All lenses vary in brightness at the same f-stop, from a marginal
difference, to more than a stop. There's no way around it, rated f-stop is
only the size of the opening, it has nothing to do with number or quality of
lens elements, or basic lens design.

Sigma's DG lenses (see http://sigma-photo.com/html/zoom_intro.htm) are a
great example. They DG lenses are (quite intentionally) designed to be
brighter at the same f-stop with digital sensors, because not only is the
glassof extremely high quality, but the basic design is such that the rays
are more parallel when exiting the rear element. Same basic thing
microlenses are used for, to capture more of the angled rays at the sensor's
periphery, but Sigma's DG line builds this characteristic into the lenses
themselves. Put a the 24-70 EX DG and 28-70 EX (non-DG) on the same camera
and set the same f-stop, the DG will be about a third stop brighter at the s
ame aperture and focal length than the otherwise fabulous non-DG lens.
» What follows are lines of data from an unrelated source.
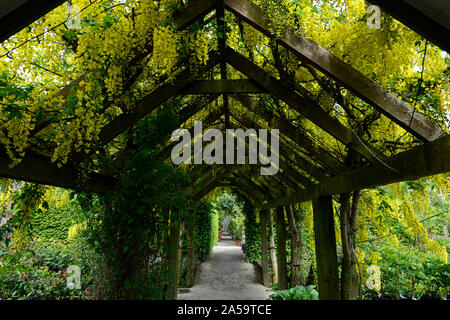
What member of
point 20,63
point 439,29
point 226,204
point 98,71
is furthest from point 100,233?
point 226,204

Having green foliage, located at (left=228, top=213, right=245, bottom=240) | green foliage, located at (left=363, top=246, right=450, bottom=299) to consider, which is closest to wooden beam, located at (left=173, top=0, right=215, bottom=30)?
green foliage, located at (left=363, top=246, right=450, bottom=299)

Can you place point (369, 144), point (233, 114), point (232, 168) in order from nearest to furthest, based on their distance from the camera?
point (369, 144) < point (233, 114) < point (232, 168)

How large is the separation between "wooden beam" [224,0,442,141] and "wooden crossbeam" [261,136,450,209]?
224 millimetres

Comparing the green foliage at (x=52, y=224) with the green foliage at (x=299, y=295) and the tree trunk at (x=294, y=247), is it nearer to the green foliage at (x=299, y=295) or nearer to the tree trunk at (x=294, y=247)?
the tree trunk at (x=294, y=247)

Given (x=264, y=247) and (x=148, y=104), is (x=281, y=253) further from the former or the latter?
(x=148, y=104)

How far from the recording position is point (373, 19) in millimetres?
1637

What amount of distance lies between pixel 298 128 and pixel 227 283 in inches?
248

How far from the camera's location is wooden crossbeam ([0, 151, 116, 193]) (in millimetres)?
1529

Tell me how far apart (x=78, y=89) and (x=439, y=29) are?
1869 millimetres

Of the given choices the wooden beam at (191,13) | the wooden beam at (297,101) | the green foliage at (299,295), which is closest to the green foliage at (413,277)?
the green foliage at (299,295)

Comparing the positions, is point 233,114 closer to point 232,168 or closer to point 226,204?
point 232,168

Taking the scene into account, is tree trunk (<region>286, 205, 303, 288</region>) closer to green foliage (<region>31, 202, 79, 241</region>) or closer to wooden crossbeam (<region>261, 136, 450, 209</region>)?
wooden crossbeam (<region>261, 136, 450, 209</region>)

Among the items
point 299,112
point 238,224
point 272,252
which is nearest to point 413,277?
point 272,252

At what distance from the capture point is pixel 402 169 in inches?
65.6
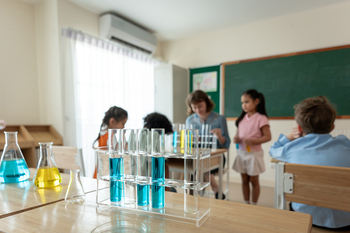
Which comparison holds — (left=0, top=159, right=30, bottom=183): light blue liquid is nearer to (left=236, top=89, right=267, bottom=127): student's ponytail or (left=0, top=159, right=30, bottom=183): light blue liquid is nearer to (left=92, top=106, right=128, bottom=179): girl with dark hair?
(left=92, top=106, right=128, bottom=179): girl with dark hair

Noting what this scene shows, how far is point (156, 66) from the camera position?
4.20 meters

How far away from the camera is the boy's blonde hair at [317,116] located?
1360 millimetres

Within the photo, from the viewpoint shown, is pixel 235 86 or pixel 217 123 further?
pixel 235 86

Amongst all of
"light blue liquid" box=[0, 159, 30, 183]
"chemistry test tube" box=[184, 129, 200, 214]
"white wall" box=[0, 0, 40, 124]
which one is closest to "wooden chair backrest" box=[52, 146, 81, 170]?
"light blue liquid" box=[0, 159, 30, 183]

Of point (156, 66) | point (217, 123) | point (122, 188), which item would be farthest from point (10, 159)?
point (156, 66)

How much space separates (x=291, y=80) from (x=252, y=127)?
56.9 inches

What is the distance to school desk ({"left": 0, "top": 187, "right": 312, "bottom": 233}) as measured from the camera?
0.59 metres

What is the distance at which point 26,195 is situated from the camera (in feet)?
2.91

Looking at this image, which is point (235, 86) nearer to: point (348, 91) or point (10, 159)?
point (348, 91)

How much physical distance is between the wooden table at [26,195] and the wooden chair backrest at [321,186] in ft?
2.71

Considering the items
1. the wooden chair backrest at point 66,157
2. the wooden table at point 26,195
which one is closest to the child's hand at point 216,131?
the wooden chair backrest at point 66,157

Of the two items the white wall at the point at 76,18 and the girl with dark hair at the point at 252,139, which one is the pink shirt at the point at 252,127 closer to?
the girl with dark hair at the point at 252,139

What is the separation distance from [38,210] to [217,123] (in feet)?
6.79

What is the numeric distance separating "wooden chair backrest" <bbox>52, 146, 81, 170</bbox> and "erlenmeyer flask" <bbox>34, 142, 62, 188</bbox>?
47 centimetres
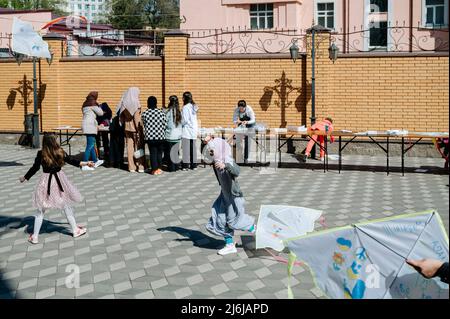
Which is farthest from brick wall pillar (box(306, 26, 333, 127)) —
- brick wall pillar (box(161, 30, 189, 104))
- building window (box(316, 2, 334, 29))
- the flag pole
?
building window (box(316, 2, 334, 29))

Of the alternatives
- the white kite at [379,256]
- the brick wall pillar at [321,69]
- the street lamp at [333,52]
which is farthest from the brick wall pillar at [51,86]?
the white kite at [379,256]

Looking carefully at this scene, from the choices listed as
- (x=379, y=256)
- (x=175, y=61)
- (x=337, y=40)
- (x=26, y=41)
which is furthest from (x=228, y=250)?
(x=337, y=40)

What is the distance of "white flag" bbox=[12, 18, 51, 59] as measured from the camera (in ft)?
50.4

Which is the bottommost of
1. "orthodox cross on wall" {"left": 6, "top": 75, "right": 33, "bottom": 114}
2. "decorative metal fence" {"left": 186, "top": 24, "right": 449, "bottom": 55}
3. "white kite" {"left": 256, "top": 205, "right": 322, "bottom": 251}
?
"white kite" {"left": 256, "top": 205, "right": 322, "bottom": 251}

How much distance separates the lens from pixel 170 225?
9.29m

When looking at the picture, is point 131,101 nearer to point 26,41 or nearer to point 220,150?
point 26,41

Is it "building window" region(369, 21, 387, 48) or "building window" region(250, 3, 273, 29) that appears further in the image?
"building window" region(250, 3, 273, 29)

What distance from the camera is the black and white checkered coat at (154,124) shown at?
13633 millimetres

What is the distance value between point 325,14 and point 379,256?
24.8m

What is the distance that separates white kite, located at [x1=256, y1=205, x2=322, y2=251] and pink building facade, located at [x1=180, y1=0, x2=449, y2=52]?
19.5m

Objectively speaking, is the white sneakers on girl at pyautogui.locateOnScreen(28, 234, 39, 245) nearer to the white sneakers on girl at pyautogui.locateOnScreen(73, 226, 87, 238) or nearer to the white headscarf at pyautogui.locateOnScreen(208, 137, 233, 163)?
the white sneakers on girl at pyautogui.locateOnScreen(73, 226, 87, 238)

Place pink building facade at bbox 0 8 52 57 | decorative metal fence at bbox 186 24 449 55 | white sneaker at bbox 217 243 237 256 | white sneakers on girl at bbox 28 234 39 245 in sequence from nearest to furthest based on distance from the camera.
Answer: white sneaker at bbox 217 243 237 256, white sneakers on girl at bbox 28 234 39 245, decorative metal fence at bbox 186 24 449 55, pink building facade at bbox 0 8 52 57
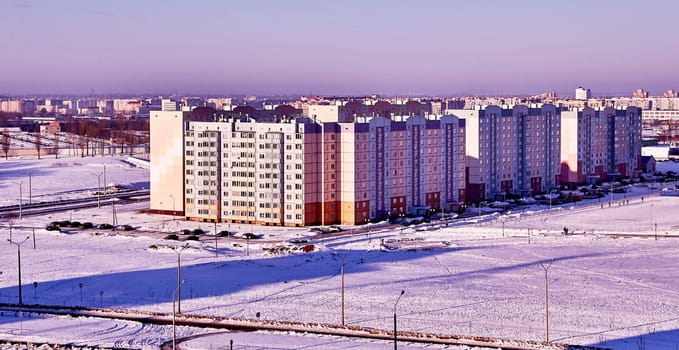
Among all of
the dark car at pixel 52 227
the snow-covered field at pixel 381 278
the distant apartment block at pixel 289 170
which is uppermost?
the distant apartment block at pixel 289 170

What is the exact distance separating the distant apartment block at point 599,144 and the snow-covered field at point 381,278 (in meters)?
12.7

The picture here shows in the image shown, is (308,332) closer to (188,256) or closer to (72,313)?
(72,313)

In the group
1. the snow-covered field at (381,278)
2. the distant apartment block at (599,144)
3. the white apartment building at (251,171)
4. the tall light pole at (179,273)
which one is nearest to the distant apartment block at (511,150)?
the distant apartment block at (599,144)

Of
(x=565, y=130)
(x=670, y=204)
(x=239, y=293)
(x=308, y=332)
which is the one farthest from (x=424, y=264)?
(x=565, y=130)

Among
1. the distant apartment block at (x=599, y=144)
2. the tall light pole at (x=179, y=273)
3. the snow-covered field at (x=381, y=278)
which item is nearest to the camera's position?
the snow-covered field at (x=381, y=278)

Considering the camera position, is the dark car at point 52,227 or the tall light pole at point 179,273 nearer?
the tall light pole at point 179,273

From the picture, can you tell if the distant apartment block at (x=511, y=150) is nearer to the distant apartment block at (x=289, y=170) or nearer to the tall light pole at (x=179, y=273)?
the distant apartment block at (x=289, y=170)

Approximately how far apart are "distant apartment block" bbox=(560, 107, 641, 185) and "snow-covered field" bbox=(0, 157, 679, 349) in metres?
12.7

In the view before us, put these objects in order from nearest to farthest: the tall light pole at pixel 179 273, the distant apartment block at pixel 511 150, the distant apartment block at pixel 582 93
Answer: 1. the tall light pole at pixel 179 273
2. the distant apartment block at pixel 511 150
3. the distant apartment block at pixel 582 93

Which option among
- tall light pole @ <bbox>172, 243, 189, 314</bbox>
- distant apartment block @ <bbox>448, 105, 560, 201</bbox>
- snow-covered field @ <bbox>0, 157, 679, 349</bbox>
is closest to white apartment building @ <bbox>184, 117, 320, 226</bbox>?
snow-covered field @ <bbox>0, 157, 679, 349</bbox>

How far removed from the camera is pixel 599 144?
56.0 m

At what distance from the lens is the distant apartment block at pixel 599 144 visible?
176 ft

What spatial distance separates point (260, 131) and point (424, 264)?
450 inches

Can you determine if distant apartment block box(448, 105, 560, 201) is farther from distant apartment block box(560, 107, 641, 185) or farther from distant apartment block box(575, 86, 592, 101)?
distant apartment block box(575, 86, 592, 101)
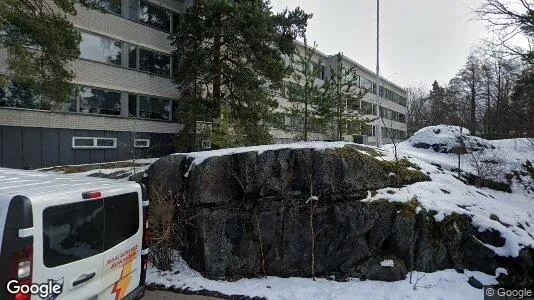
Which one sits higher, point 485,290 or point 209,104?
point 209,104

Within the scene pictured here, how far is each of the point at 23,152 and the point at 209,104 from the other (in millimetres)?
8337

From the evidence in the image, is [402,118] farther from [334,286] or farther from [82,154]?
[334,286]

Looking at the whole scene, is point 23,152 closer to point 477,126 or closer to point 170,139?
point 170,139

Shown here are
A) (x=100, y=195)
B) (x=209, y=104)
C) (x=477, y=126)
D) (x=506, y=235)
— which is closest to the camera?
(x=100, y=195)

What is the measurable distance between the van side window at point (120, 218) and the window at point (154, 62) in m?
19.0

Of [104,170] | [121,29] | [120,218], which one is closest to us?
[120,218]

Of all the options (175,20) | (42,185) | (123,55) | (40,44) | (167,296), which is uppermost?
(175,20)

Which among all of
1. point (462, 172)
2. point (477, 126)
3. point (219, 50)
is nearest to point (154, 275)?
point (462, 172)

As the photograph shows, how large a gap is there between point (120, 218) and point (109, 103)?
1774 cm

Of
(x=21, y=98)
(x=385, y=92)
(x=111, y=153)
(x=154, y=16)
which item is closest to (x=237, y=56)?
(x=154, y=16)

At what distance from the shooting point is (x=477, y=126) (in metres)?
43.3

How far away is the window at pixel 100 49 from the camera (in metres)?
18.9

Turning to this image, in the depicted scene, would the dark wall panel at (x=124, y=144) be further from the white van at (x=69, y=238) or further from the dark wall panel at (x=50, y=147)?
the white van at (x=69, y=238)

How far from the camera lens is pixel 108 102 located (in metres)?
20.2
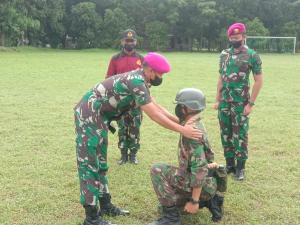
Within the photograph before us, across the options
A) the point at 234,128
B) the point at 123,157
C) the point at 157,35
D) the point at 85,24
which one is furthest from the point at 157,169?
the point at 85,24

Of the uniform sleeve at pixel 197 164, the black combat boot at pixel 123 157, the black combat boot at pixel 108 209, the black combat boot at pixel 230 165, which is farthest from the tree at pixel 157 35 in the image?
the uniform sleeve at pixel 197 164

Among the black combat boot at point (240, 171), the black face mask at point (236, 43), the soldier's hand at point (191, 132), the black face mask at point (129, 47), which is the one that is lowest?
the black combat boot at point (240, 171)

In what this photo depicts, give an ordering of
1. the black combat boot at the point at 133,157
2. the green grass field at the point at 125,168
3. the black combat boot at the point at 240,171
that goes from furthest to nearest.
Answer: the black combat boot at the point at 133,157 < the black combat boot at the point at 240,171 < the green grass field at the point at 125,168

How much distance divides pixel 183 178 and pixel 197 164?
34 cm

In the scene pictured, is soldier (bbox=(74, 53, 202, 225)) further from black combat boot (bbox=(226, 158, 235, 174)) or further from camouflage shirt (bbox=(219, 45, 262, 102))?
black combat boot (bbox=(226, 158, 235, 174))

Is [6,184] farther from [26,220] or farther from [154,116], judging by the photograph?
[154,116]

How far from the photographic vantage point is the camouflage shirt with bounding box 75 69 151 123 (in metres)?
3.88

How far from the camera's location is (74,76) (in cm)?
1875

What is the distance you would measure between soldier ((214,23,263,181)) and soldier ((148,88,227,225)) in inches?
54.1

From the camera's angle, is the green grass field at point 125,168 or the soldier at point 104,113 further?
the green grass field at point 125,168

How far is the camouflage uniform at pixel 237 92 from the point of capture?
5.74 metres

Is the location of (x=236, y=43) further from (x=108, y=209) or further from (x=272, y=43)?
(x=272, y=43)

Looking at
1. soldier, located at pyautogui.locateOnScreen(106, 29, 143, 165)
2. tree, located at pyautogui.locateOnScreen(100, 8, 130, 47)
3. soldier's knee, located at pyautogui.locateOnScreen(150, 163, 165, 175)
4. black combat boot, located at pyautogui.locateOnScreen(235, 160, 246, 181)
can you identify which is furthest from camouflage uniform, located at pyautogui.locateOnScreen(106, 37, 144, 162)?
tree, located at pyautogui.locateOnScreen(100, 8, 130, 47)

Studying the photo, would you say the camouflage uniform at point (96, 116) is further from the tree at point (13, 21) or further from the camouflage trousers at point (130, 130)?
the tree at point (13, 21)
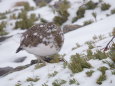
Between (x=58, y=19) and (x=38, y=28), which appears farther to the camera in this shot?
(x=58, y=19)

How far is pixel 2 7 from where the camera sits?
21203 millimetres

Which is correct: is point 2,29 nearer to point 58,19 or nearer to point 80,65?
point 58,19

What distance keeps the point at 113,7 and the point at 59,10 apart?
267 centimetres

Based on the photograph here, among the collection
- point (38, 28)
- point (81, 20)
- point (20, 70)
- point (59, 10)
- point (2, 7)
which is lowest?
point (20, 70)

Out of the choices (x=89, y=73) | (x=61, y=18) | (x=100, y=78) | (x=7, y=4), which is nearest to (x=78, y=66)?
(x=89, y=73)

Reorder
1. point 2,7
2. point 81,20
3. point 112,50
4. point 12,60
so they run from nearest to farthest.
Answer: point 112,50
point 12,60
point 81,20
point 2,7

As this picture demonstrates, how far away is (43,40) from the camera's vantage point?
22.0 ft

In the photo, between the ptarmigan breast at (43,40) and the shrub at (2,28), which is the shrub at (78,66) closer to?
the ptarmigan breast at (43,40)

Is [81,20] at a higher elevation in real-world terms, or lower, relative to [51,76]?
higher

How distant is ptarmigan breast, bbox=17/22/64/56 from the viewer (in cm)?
671

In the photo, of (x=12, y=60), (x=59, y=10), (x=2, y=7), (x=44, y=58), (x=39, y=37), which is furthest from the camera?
(x=2, y=7)

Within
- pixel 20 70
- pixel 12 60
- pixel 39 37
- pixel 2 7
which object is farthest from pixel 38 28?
pixel 2 7

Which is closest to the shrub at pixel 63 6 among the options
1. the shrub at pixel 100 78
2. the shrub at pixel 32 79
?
the shrub at pixel 32 79

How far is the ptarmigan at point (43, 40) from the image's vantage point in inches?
265
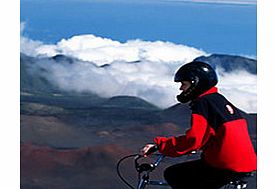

The 24-70 EX DG is about a half stop brighter than the 24-70 HF at the same
aperture and focal length - a reflection of the superb value HF's $85
pricetag- even though the EX has 5 more elements, 14 vs. 9.

In general, prosumer lenses are awful compared to even the cheapest D/SLR
glass. The F707/717 would be one exception, on par with low to mid level
D/SLR glass. But Fuji's f2.8 is not an exception, in fact the min ISO of
160 shows that it is particularly dim. Though dimness is the least of
prosumer lens problems, CA and barrel distortion are borderline absurd on
most prosumers. Take a peek at cracker jack box Fuji optics...
http://www.pbase.com/image/25203605/original

Notice anything about those perfectly straight columns as they rise? Not to
mention visible CA, even without backlighting. Then again, with all the
SuperCCD Bayer interpolation artifacts littering the image, the lens hardly
matters. It's hard to decide what ruins the image most.

That's prosumer Fuji optics at 35mm equivalent, have a look at superior 25mm
equivalent EX DG glass in front of 10.3MP...
http://www.pbase.com/image/24323811/original

Granted, the 15-30 EX DG alone costs about the same as the S602.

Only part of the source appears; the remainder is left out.